Spring FTX Article

 

Cadets get realistic battle training
Tuesday, March 26, 2002
By: by Brian McNeill

Members of Virginia Tech and Radford University’s Army ROTC programs spent Saturday in the woods firing automatic weapons and taking cover from simulated artillery fire.

Saturday was the New River Battalion’s annual Spring Field Training Exercise, a realistic battle simulation complete with M-16’s, smoke grenades and Chinook helicopters.

Held at Tech’s Kentland Farms, the FTX gives cadets a chance to use their military science classroom skills in various mock battle scenarios.

“It’s definitely more fun than doing it on campus,” said Jeffrey Pace, a member of Tech’s Corps of Cadets and a sophomore general engineering major. “It’s more realistic doing it out in the woods. It’s like a camping trip.”
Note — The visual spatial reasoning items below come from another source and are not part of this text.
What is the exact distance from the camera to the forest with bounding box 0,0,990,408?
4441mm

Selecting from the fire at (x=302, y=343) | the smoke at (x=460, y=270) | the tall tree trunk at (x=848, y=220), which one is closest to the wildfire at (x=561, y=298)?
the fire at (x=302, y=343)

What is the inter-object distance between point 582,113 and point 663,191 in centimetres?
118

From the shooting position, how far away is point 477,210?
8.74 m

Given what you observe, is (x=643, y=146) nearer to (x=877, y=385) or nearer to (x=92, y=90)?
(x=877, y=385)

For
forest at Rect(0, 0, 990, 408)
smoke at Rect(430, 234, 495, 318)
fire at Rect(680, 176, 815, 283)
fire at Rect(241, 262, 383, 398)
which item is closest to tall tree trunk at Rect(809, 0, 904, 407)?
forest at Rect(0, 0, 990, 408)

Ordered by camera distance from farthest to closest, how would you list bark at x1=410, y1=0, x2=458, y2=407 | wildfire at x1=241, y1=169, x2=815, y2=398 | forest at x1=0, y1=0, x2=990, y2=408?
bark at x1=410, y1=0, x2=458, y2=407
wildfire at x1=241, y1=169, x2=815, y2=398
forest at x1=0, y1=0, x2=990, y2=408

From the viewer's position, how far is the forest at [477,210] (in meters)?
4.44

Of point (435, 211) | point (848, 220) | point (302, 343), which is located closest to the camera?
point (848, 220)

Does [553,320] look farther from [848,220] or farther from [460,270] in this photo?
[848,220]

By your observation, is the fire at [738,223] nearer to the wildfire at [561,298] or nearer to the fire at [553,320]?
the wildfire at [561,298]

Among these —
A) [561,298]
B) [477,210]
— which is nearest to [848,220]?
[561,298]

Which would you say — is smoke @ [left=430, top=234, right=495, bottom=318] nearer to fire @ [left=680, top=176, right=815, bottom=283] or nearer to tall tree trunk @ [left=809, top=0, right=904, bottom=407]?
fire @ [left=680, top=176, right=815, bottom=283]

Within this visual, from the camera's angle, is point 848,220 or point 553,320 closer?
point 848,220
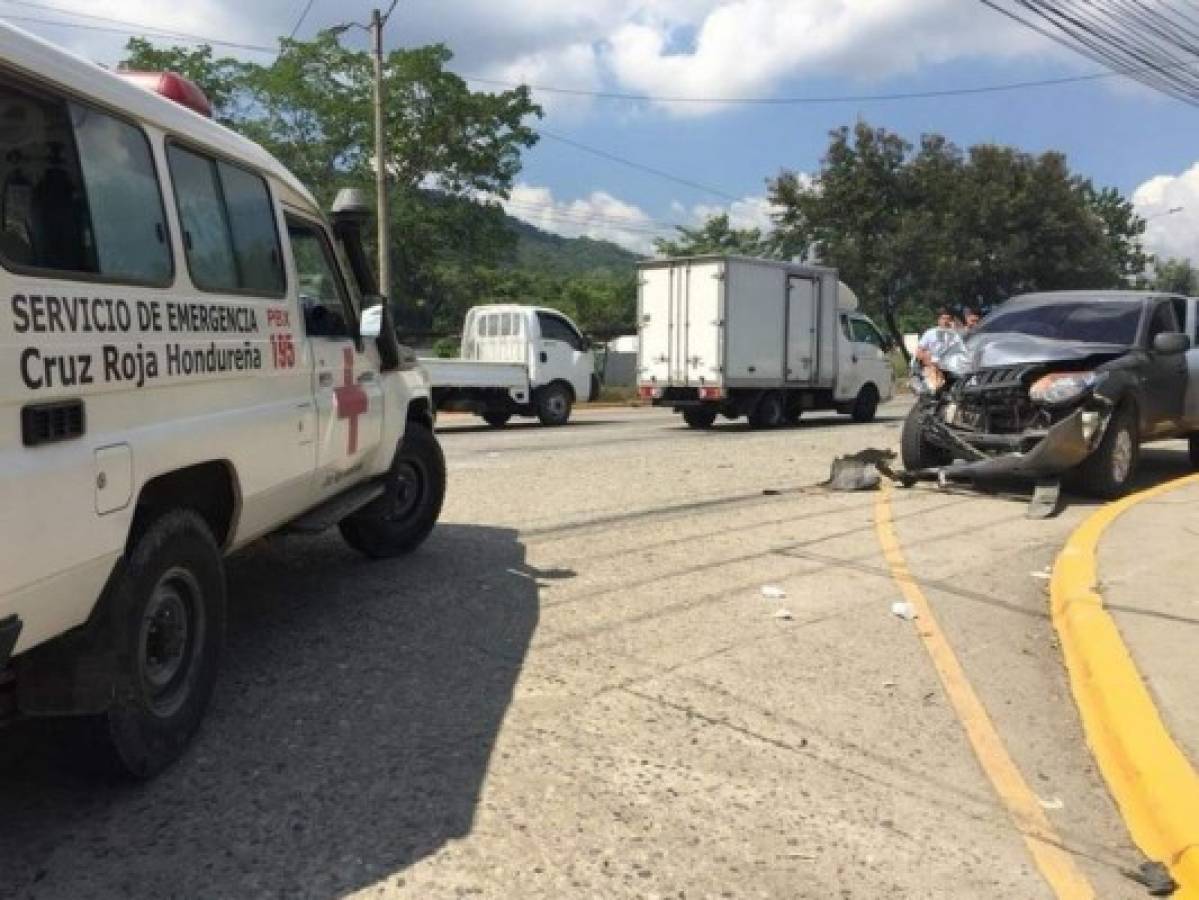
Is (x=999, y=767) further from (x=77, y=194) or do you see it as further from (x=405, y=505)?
(x=405, y=505)

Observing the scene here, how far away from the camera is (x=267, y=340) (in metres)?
4.68

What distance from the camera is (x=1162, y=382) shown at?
11.0 metres

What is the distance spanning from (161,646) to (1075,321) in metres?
9.79

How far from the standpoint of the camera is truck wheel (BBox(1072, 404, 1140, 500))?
398 inches

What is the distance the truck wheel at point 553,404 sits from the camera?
20.8 meters

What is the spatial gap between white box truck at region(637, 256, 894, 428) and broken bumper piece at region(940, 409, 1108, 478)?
9.87 meters

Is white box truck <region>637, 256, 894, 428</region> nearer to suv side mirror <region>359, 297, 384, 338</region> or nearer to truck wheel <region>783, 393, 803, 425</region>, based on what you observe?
truck wheel <region>783, 393, 803, 425</region>

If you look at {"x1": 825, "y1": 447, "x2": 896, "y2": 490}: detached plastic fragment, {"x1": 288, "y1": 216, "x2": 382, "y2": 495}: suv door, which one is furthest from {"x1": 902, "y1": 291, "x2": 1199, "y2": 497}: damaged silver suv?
{"x1": 288, "y1": 216, "x2": 382, "y2": 495}: suv door

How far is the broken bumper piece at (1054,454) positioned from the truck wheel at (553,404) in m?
11.6

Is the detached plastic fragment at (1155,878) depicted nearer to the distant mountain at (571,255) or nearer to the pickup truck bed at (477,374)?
the pickup truck bed at (477,374)

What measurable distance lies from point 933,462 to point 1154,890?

The cadets, dressed in full camouflage and armed with M-16’s, spent the day being evaluated for their leadership, problem solving and technical skills.

Broken into patrols, the cadets would rotate through different scenarios. Juniors would lead the underclassmen in fighting against seniors.

In one scenario, a patrol of cadets traveled through the woods, not knowing what they would encounter. Their enemy, the seniors, led them into a kill zone with multiple machine guns on top of a hill.

The cadets had to take out each position, shoot the enemy with blanks and search their bodies for intelligence.

In another scenario, the patrol of cadets had to raid a supply station — a small camp of seniors barbecuing shish kabobs. The cadets attempted to sneak up on the camp to shoot the seniors, but met heavy resistance from the

seniors’ M-16’s and fake grenades.

After the cadets had experienced each battle scenario, they met up with the other patrols and were taken back to campus via Chinook helicopters.

Chris Berge, the Army ROTC program’s press liaison and a senior forestry major, said FTX is one of the final stepping stones for the juniors before their major test at the Fort Lewis Advance Camp in Washington during the summer.

“It’s one of the building blocks to prepare you to be evaluated,” he said. “They evaluate you for your leadership potential and prepare you to be an officer.”

Going to advance camp is required of all Army ROTC programs, Berge said. Cadets at the camp are evaluated for physical fitness, marksmanship, land navigation and leadership.